Gli italiani spesso pensano che per trovare lavoro oggi ci vogliano titoli di studio specializzati (ingegneri, softwaristi, ecc) e invece non è vero: gli ingegneri trovano più facilmente lavoro ma più per l’impegno e l’intelligenza dimostrati negli studi che per le conoscenze di scienza delle costruzioni. La maggioranza delle offerte di lavoro di oggi peraltro richiede solo un diploma di scuola superiore e/o lauree brevi. Conoscenze avanzate dell’inglese e del computer si richiedono raramente.

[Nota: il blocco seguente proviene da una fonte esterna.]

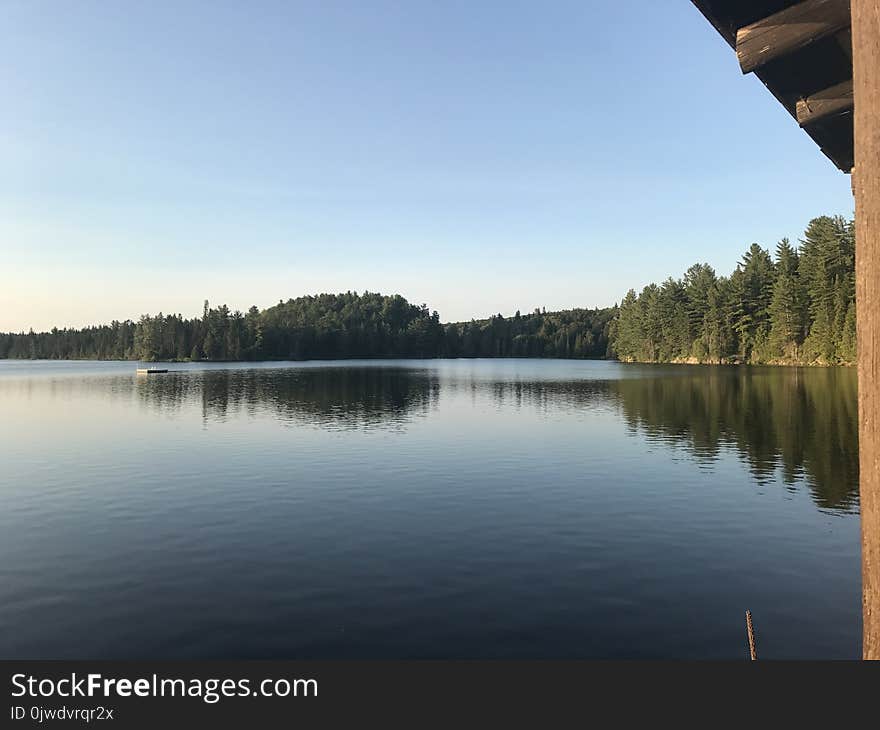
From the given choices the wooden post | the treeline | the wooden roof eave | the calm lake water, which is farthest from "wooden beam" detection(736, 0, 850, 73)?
the treeline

Ciò che conta oggi per i datori di lavoro sono «etica del lavoro» (impegno, ma anche iniziativa e senso di responsabilità), la capacità di comunicare, di risolvere problemi e di lavorare in team. La rivoluzione post-industriale ha reso molto più importanti queste competenze, cosiddette «soft» per distinguerle da quelle «dure», cioè collegate con una specifica preparazione tecnica.
La selezione di milioni di giovani che oggi hanno un lavoro si basa sulla valutazione di queste caratteristiche personali con approcci molto più meritocratici di quanto non si immagini. E purtroppo molti posti restano vacanti (o vengono affidati a persone con esperienza) non perché mancano gli ingegneri o servono degli esperti, ma perché i giovani queste competenze spesso non le hanno. E così le aziende preferiscono l’ «usato sicuro», il lavoratore maturo che almeno ha imparato come si lavora in una azienda.
Capacità di risolvere problemi, comunicare, lavorare in team e impegno personale si dovrebbero imparare a scuola e l’Ocse ha ormai chiaramente dimostrato la minor qualità delle nostre scuole nell’insegnamento di queste competenze chiave ai giovani italiani. Il mondo del lavoro è cambiato, ma la scuola italiana no. E si rifiuta di accettarlo. Ma questa è un’altra (lunga) storia.